CN: in depth discussion of poor mental health and suicide
Suicide is something that visits my thoughts frequently. Usually I can ignore it, or at least tolerate it, but sometimes it’s so loud that it completely occupies my mind, leaving no space for rationality. It’s moments like these that death becomes a comforting friend, and an escape from the chaos.
Since the first time I tried to take my own life, I’ve always felt it was important to leave my loved ones with one final conversation. One that they’ll have no opportunity to reply to but one that will hopefully provide some closure or, at the very least, an explanation.

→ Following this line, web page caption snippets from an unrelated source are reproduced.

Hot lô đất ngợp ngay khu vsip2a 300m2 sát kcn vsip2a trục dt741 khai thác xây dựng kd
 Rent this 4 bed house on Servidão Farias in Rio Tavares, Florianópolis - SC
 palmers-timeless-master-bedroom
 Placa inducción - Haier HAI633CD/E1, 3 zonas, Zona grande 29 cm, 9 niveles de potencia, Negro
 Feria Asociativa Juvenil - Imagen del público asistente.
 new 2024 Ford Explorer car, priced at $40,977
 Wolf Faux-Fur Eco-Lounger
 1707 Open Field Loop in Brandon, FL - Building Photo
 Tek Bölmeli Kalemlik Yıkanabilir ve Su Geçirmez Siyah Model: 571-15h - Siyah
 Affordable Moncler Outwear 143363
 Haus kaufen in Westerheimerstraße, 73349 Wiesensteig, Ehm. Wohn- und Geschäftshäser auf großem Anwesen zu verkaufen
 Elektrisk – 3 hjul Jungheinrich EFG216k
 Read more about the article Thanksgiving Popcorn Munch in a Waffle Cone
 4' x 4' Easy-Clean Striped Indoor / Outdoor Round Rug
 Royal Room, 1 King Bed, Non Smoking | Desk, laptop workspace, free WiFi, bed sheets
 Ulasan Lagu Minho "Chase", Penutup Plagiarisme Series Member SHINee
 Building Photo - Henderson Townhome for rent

The first time I wrote a suicide note, I was about 15. I don’t have this letter anymore, but it doesn’t really matter as I still remember the thoughts, feelings and sentiments that went into it. Looking back now, despite this being an awful time, I can’t help but laugh. I’d written a letter to each person that had a major impact on my life, and each letter was drenched in immaturity and teen angst. Some of the letters were heartfelt, where I told the individuals how much I loved them, how it wasn’t their fault and that they’d be better of without me. However, some of these letters were fuelled by minor misunderstandings. I called my friends, who I very much love, bitches and I told them that I hated them because they hated me and that they were fake so, not only would they be greeted by the death of a friend, but the death of a friend who had thought they were hated.
My most recent note was written over a year ago, and while there was definitely still an air of immaturity given that I was just approaching the end of my teenage years, it was much less dramatic and more tired. By this time, my mental health had been, and to some extent still is, controlling my life. Aside from hospital admissions and countless appointments, I had little to no trust from my family, short sleeves were seemingly out of the question owing to both my scars and my abysmal body image, my ability to focus was poor at best, and so much more. This, along with being told that these were the best years of my life, makes it easy to see why I’d be so tired of living and why the future just didn’t seem worth it. In my most recent suicide note I told my loved ones just how much I loved them, how this would be better that watching me suffer and, most importantly, how it wasn’t their fault.
Despite the obvious differences, the one thing that these letters have in common is the writing process. I’d imagine sitting down with every person I’d addressed a letter to, and I’d say the first things that came to mind so only my truest and deepest thoughts would be said. The whole process would leave me crying, as I imagine I would if I were to actually have any of these conversations face-to-face. Afterwards, I’d be completely drained. Not only was I expressing how I was feeling, but I was imagining how they’d feel too. What I think is most striking about that is, even after this process which left me physically and emotionally drained and with so much empathic concern, I was never put off because I still thought it would be the best option for everyone.
Looking back at my letters, I may have been misguided, and angsty, and completely senseless, but it was always done with the thought that everyone would be better off if I didn’t exist. While I hope I won’t have to write any more of these letters in the future, I do want to leave you with some final words:
Suicide isn’t selfish and don’t f***ing tell me otherwise.